Bechtel D, Henderson L, Proudlock R
CanTox U.S. Inc., Bridgewater, New Jersey, USA.
Teratog Carcinog Mutagen. 1998;18(5):209-17. doi: 10.1002/(sici)1520-6866(1998)18:5<209::aid-tcm1>3.0.co;2-6.
Allylisothiocyanate (AITC) has been evaluated for its ability to initiate unscheduled DNA synthesis (UDS) in the livers of male rats in vivo. Specific Pathogen Free outbred albino Hsd/Ola Sprague-Dawley rats were exposed by oral gavage to 37.5 or 125 mg/kg AITC in corn oil and hepatocytes assessed for UDS by autoradiography 2 and 14 h later. AITC did not induce UDS at either dose level at either time point. These data are consistent with all other evidence indicating that AITC does not act as a genotoxin in vivo, despite positive response in some in vitro screening assays. The reported occurrence of benign bladder papillomas in male rats but not female rats or mice of either sex is consistent with non-genotoxic action and may be attributed to chronic irritation of the bladder epithelium by AITC and its cysteine conjugate metabolite excreted by male rats in unusually concentrated form. It is concluded that the weight of evidence is insufficient to regard AITC as a genotoxin capable of human carcinogenicity.
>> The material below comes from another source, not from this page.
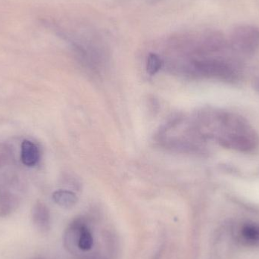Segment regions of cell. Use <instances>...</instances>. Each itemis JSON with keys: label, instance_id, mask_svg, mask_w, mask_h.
<instances>
[{"label": "cell", "instance_id": "2", "mask_svg": "<svg viewBox=\"0 0 259 259\" xmlns=\"http://www.w3.org/2000/svg\"><path fill=\"white\" fill-rule=\"evenodd\" d=\"M21 186L16 177L5 175L0 178V217H6L18 208Z\"/></svg>", "mask_w": 259, "mask_h": 259}, {"label": "cell", "instance_id": "5", "mask_svg": "<svg viewBox=\"0 0 259 259\" xmlns=\"http://www.w3.org/2000/svg\"><path fill=\"white\" fill-rule=\"evenodd\" d=\"M40 152L36 144L30 140H25L21 143V159L27 167H33L39 162Z\"/></svg>", "mask_w": 259, "mask_h": 259}, {"label": "cell", "instance_id": "4", "mask_svg": "<svg viewBox=\"0 0 259 259\" xmlns=\"http://www.w3.org/2000/svg\"><path fill=\"white\" fill-rule=\"evenodd\" d=\"M32 221L35 228L41 233L48 232L51 228V215L48 207L37 202L32 208Z\"/></svg>", "mask_w": 259, "mask_h": 259}, {"label": "cell", "instance_id": "1", "mask_svg": "<svg viewBox=\"0 0 259 259\" xmlns=\"http://www.w3.org/2000/svg\"><path fill=\"white\" fill-rule=\"evenodd\" d=\"M219 143L241 152L253 151L258 144V135L246 119L232 113L219 114Z\"/></svg>", "mask_w": 259, "mask_h": 259}, {"label": "cell", "instance_id": "9", "mask_svg": "<svg viewBox=\"0 0 259 259\" xmlns=\"http://www.w3.org/2000/svg\"><path fill=\"white\" fill-rule=\"evenodd\" d=\"M161 65H162V62H161L159 56H157L156 54H153V53L149 55L147 62H146V70L149 74L154 75L156 74L161 68Z\"/></svg>", "mask_w": 259, "mask_h": 259}, {"label": "cell", "instance_id": "6", "mask_svg": "<svg viewBox=\"0 0 259 259\" xmlns=\"http://www.w3.org/2000/svg\"><path fill=\"white\" fill-rule=\"evenodd\" d=\"M53 199L58 205L65 208H72L78 201L75 193L65 190H59L54 192Z\"/></svg>", "mask_w": 259, "mask_h": 259}, {"label": "cell", "instance_id": "7", "mask_svg": "<svg viewBox=\"0 0 259 259\" xmlns=\"http://www.w3.org/2000/svg\"><path fill=\"white\" fill-rule=\"evenodd\" d=\"M240 235L244 241L249 243H259V226L247 224L242 228Z\"/></svg>", "mask_w": 259, "mask_h": 259}, {"label": "cell", "instance_id": "8", "mask_svg": "<svg viewBox=\"0 0 259 259\" xmlns=\"http://www.w3.org/2000/svg\"><path fill=\"white\" fill-rule=\"evenodd\" d=\"M13 160V153L10 146L0 143V170L9 166Z\"/></svg>", "mask_w": 259, "mask_h": 259}, {"label": "cell", "instance_id": "3", "mask_svg": "<svg viewBox=\"0 0 259 259\" xmlns=\"http://www.w3.org/2000/svg\"><path fill=\"white\" fill-rule=\"evenodd\" d=\"M233 48L244 54H252L259 47V29L251 25L236 27L231 35Z\"/></svg>", "mask_w": 259, "mask_h": 259}]
</instances>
已对异硫氰酸烯丙酯(AITC)在雄性大鼠肝脏中引发非程序性DNA合成(UDS)的能力进行了评估。将无特定病原体的远交白化Hsd/Ola Sprague-Dawley大鼠通过灌胃给予玉米油中37.5或125 mg/kg的AITC,并在2小时和14小时后通过放射自显影评估肝细胞的UDS。在任何一个时间点,两种剂量水平的AITC均未诱导UDS。这些数据与所有其他证据一致,表明AITC在体内不作为基因毒素起作用,尽管在一些体外筛选试验中有阳性反应。据报道,雄性大鼠而非雌性大鼠或两性小鼠中出现良性膀胱乳头状瘤,这与非基因毒性作用一致,可能归因于AITC及其雄性大鼠以异常浓缩形式排泄的半胱氨酸共轭代谢产物对膀胱上皮的慢性刺激。结论是,现有证据不足以将AITC视为具有人类致癌性的基因毒素。